Когда он посылал студента Скуратова за Тиной, ему казалось, что ему необходимо видеть ее и сообщить ей что-то важное и значительное и о том, как он ее любит, и о том, как она хороша и прекрасна. Но потом он уже ни разу даже и не вспомнил о ней. Страх смерти и неодолимая жажда жизни всецело охватили его, и все остальное не имело для него ни малейшего значения. С наивным эгоизмом молодости он думал, что он не должен, не может умереть, и с отвращением вспомнил о револьвере. И когда врач, вынувший пулю, обнадежил молодого человека, иронически посоветовав впредь осторожнее обращаться с огнестрельным оружием, он был полон радости и ответил, что будет очень осторожен. И в эти несколько часов лежания в больнице, при виде этих заботливых лиц врачей, сестер и сиделок, при мысли, что он мог умереть, он точно прозрел и понял всю нелепость этого выстрела и ничтожность причины его. И любовь к Тине казалась чем-то позорным именно за то, что из-за любви он стрелялся… А главное: ему хотелось жить. Просто жить: дышать воздухом, двигаться, видеть все кругом — и больше ничего.
И теперь посещение Тины нисколько не обрадовало его. И ему нечего было сказать той самой девушке, которую, казалось, он так любил, что мысль о потере ее ласки привела к выстрелу. Здоровый, полный сил, он считал близость с Тиной высшим для себя счастием и клялся у ее ног в своей любви.

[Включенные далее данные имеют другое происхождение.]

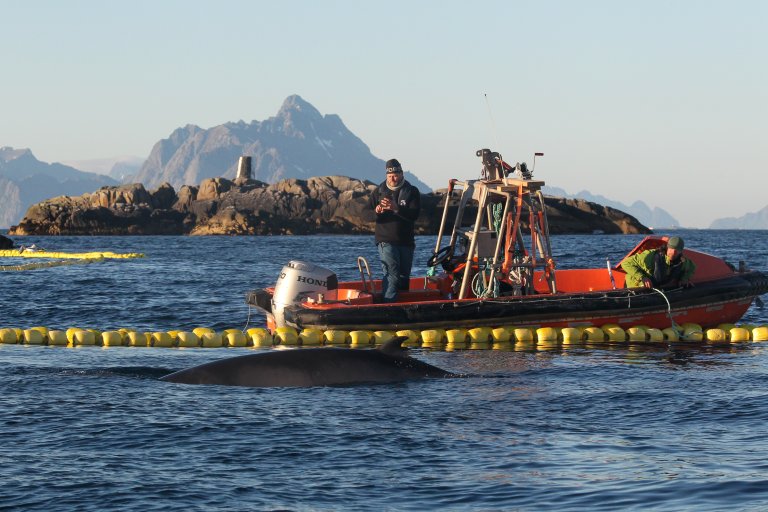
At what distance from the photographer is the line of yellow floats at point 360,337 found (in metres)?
20.5

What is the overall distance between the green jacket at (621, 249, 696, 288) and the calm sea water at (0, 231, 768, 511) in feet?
9.95

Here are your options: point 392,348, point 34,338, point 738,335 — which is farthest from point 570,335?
point 34,338

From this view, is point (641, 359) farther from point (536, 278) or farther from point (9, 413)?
point (9, 413)

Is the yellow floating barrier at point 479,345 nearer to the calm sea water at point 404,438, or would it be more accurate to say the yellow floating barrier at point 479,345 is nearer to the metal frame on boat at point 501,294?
the metal frame on boat at point 501,294

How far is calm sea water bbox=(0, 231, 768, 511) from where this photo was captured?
966 centimetres

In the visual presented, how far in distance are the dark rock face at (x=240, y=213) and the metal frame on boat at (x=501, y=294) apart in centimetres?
13230

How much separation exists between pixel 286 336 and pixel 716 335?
8.42m

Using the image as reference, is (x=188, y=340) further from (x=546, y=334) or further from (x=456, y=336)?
(x=546, y=334)

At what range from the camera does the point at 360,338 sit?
66.6 ft

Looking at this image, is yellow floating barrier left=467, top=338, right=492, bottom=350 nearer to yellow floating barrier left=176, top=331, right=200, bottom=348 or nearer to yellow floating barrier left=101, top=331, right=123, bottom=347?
yellow floating barrier left=176, top=331, right=200, bottom=348

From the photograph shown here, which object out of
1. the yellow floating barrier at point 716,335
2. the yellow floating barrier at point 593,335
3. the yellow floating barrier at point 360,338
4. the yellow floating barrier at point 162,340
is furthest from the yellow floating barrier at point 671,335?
the yellow floating barrier at point 162,340

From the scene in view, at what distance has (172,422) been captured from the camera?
491 inches

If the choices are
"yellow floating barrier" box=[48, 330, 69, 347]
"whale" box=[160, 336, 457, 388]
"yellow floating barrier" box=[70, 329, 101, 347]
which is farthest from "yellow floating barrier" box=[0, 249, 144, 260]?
"whale" box=[160, 336, 457, 388]

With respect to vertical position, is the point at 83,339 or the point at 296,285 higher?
the point at 296,285
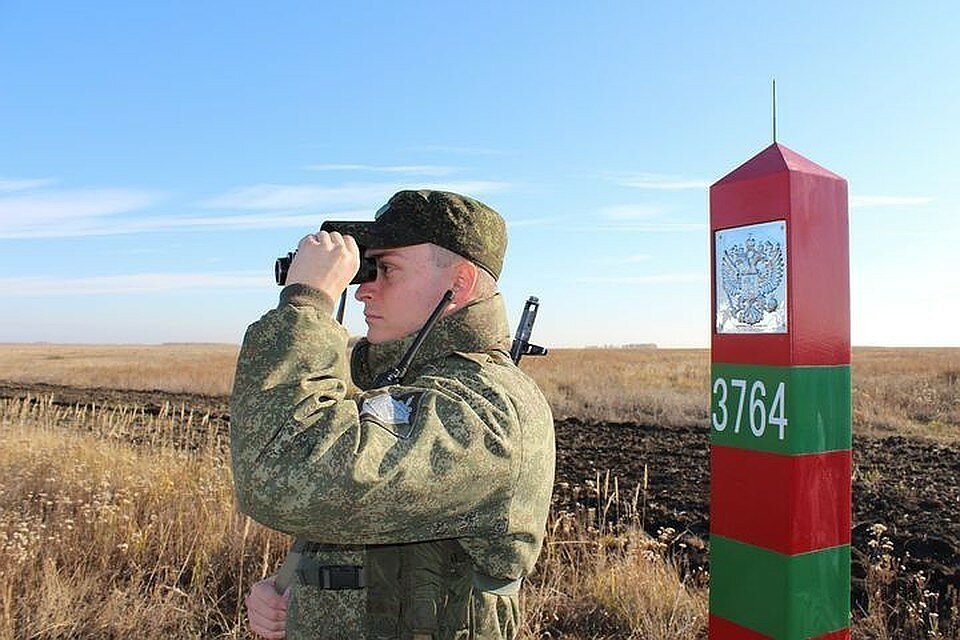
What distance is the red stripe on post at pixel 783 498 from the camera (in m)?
2.39

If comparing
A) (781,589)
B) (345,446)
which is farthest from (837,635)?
(345,446)

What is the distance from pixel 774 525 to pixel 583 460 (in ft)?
25.4

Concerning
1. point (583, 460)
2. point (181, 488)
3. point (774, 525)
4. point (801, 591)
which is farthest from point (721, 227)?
point (583, 460)

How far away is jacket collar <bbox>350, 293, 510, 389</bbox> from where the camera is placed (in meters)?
1.75

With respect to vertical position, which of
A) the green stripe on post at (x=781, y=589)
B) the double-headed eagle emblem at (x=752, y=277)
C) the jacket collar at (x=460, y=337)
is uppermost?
the double-headed eagle emblem at (x=752, y=277)

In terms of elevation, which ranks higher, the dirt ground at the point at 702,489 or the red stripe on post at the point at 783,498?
the red stripe on post at the point at 783,498

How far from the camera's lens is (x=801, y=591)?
7.91 ft

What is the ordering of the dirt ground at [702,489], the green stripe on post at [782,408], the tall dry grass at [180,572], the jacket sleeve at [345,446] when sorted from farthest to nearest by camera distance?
the dirt ground at [702,489] → the tall dry grass at [180,572] → the green stripe on post at [782,408] → the jacket sleeve at [345,446]

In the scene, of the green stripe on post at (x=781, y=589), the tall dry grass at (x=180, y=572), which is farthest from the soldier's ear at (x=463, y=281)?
the tall dry grass at (x=180, y=572)

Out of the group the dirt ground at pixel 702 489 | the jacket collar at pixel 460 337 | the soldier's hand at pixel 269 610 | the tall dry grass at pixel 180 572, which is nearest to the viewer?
the jacket collar at pixel 460 337

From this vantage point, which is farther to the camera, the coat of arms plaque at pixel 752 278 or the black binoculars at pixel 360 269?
the coat of arms plaque at pixel 752 278

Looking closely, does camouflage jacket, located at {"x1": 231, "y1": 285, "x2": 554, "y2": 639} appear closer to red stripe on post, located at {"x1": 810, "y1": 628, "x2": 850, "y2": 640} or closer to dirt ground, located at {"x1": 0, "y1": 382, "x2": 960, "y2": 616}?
red stripe on post, located at {"x1": 810, "y1": 628, "x2": 850, "y2": 640}

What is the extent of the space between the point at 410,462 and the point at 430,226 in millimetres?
574

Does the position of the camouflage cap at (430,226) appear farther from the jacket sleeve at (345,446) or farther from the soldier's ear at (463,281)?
the jacket sleeve at (345,446)
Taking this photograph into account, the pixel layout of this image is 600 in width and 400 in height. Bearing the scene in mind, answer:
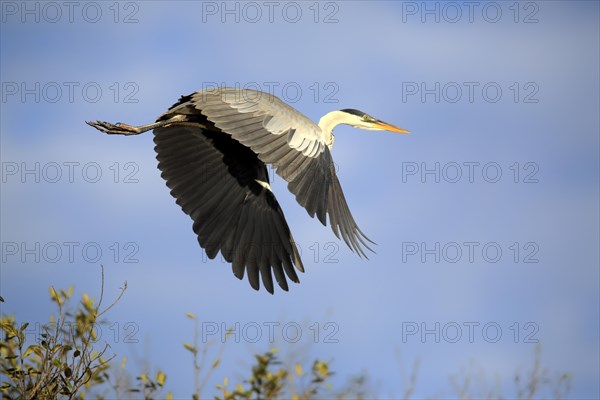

Теперь же, больной, лишенный сил и полный эгоизма жизни, он не только равнодушными глазами смотрел на свежее, румяное, хорошенькое ее лицо, на ее колыхавшуюся грудь, на ее маленькие белые руки, которые он так любил целовать, но смотрел с затаенной враждебностью, и, глядя на нее, как на виновницу того, что произошло, он мысленно обвинял своего «ангела» в чувственной распущенности, в цинизме ее теории «приятных ощущений» и находил, что она бессердечная эгоистка, думающая только о себе, о своих наслаждениях. Из-за нее он перестал читать, заниматься… Из-за нее он забыл обо всем и только каждый день ожидал ее, чтобы проводить часы молча в горячих поцелуях, после которых она уходила, по-прежнему смеющаяся над его восторженностью.
Обвиняя и презирая Тину, по обычаю большинства мужчин, за то, что она была близка с ним и отказывала выйти за него замуж, и за то, что она его любила «низменно», ради «приятных впечатлений», а он, напротив, возвышенно и благородно, Горский с наивным легкомыслием забывал, что и он сам, как и Тина, на практике осуществлял теорию приятных ощущений, хотя и прикрывал их сентиментальными фразами и клятвами. Он словно бы не понимал или боялся понять, что и его любовь, с которой он носился, считая ее чистою, глубокою и сильною, была таким же односторонним влечением. Недаром же она так скоро завяла при первом же испытании — как только заглохла страсть в больном человеке и инстинкт самосохранения поглотил все его существо.